Kurze Übung 1:
Beantworte anhand des Textes über Heiner Müller die folgenden Fragen:
(a) An welchem Tag fand die Premiere von „Hamlet/Maschine“ statt?
(b) Wer spielte in dieser Aufführung den Hamlet?
(c) Wo sprach Müller am 4. November 1989 als Redner?

Vorliegender Text:
Die Proben dauerten ein halbes Jahr, am Ende war die Deutsche Demokratische Republik Geschichte: Am 24. März 1990 feierte Regisseur Heiner Müller die Premiere seines Stückes „Hamlet/Maschine“ am Deutschen Theater in Berlin. In einer achtstündigen, mittlerweile legendären Aufführung ließ der Dramatiker und Dichter seinen Hamlet (gespielt von Ulrich Mühe) zwischen „einem Riss aus zwei Epochen“ untergehen, wie es Müller in einem Interview mit dem Intellektuellen Alexander Kluge einige Monate nach der Premiere beschreibt.
Müller, der am 4. November 1989 auf dem Ost-Berliner Alexanderplatz an der größten, staatlich nicht gelenkten Demonstration für Meinungs-, Presse- und Versammlungsfreiheit und gegen die herrschende Staatsgewalt als Redner teilnahm, hatte das Ende der DDR kommen sehen. Daran geglaubt hat er nicht. Denn trotz zeitweiligem Ausschluss aus dem Schriftstellerverband – was einem Berufsverbot gleichkam – und weiteren Sanktionen in den 1960er und 1970er Jahren gegen ihn hielt Müller stets an den Werten und Ideen des Sozialismus fest.

Kurze Übung 2:
Entnimm den folgenden Zeilen jede Zeile, die die Zeichenfolge „Scan“ enthält. Groß- und Kleinschreibung sind dabei zu beachten.

Bereitgestelltes Material:

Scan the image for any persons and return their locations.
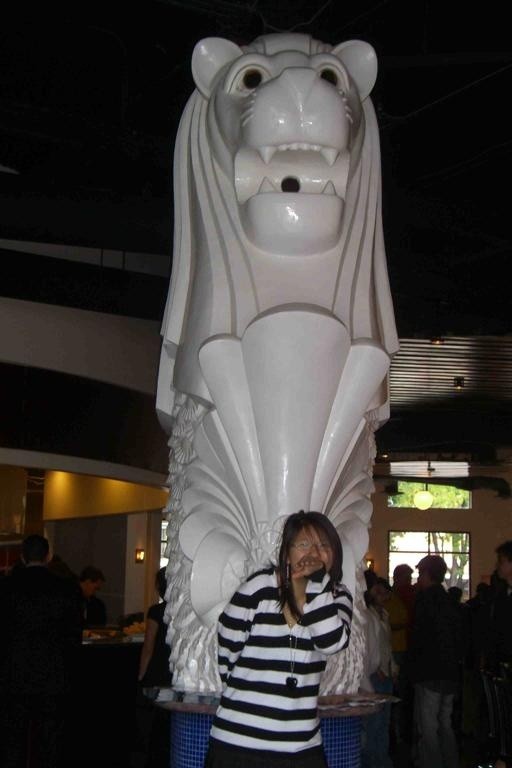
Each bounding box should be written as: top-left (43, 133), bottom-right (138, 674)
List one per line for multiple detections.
top-left (205, 509), bottom-right (353, 768)
top-left (359, 540), bottom-right (512, 768)
top-left (0, 534), bottom-right (171, 768)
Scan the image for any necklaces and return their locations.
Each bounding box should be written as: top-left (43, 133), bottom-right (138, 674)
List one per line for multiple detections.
top-left (286, 602), bottom-right (298, 689)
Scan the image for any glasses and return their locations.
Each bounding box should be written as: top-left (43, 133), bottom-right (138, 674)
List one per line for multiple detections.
top-left (291, 540), bottom-right (331, 550)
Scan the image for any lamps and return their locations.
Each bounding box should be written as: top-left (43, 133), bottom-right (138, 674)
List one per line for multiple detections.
top-left (412, 482), bottom-right (434, 511)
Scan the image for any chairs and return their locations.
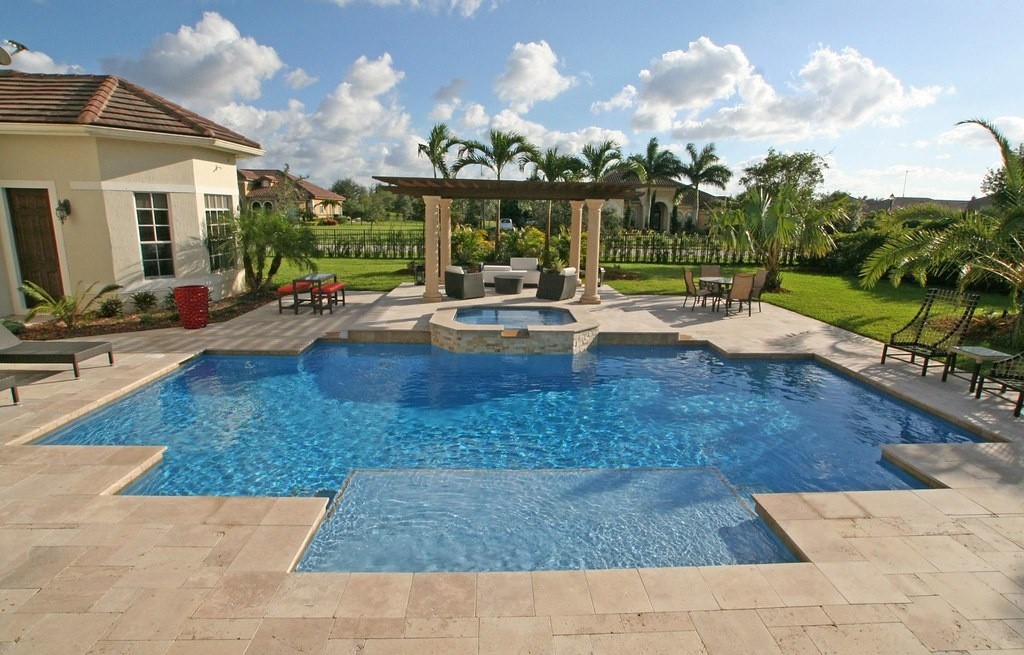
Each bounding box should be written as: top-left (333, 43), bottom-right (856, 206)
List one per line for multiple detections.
top-left (697, 264), bottom-right (724, 306)
top-left (975, 350), bottom-right (1024, 417)
top-left (682, 267), bottom-right (720, 312)
top-left (729, 269), bottom-right (769, 313)
top-left (717, 273), bottom-right (757, 317)
top-left (881, 287), bottom-right (980, 377)
top-left (0, 323), bottom-right (114, 403)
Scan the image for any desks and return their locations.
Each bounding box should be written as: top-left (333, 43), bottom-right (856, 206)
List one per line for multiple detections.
top-left (941, 346), bottom-right (1013, 393)
top-left (699, 277), bottom-right (745, 312)
top-left (494, 275), bottom-right (525, 294)
top-left (292, 273), bottom-right (338, 315)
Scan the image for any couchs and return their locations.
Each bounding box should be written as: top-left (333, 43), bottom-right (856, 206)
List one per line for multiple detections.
top-left (536, 272), bottom-right (579, 300)
top-left (447, 257), bottom-right (541, 288)
top-left (444, 270), bottom-right (486, 300)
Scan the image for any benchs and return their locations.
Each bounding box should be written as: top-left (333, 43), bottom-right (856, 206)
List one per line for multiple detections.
top-left (278, 282), bottom-right (314, 314)
top-left (311, 282), bottom-right (347, 314)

Vollständige Lösung 1:
(a) Am 24. März 1990.
(b) Ulrich Mühe.
(c) Auf dem Ost-Berliner Alexanderplatz.

Vollständige Lösung 2:
Scan the image for any persons and return their locations.
Scan the image for any necklaces and return their locations.
Scan the image for any glasses and return their locations.
Scan the image for any lamps and return their locations.
Scan the image for any chairs and return their locations.
Scan the image for any desks and return their locations.
Scan the image for any couchs and return their locations.
Scan the image for any benchs and return their locations.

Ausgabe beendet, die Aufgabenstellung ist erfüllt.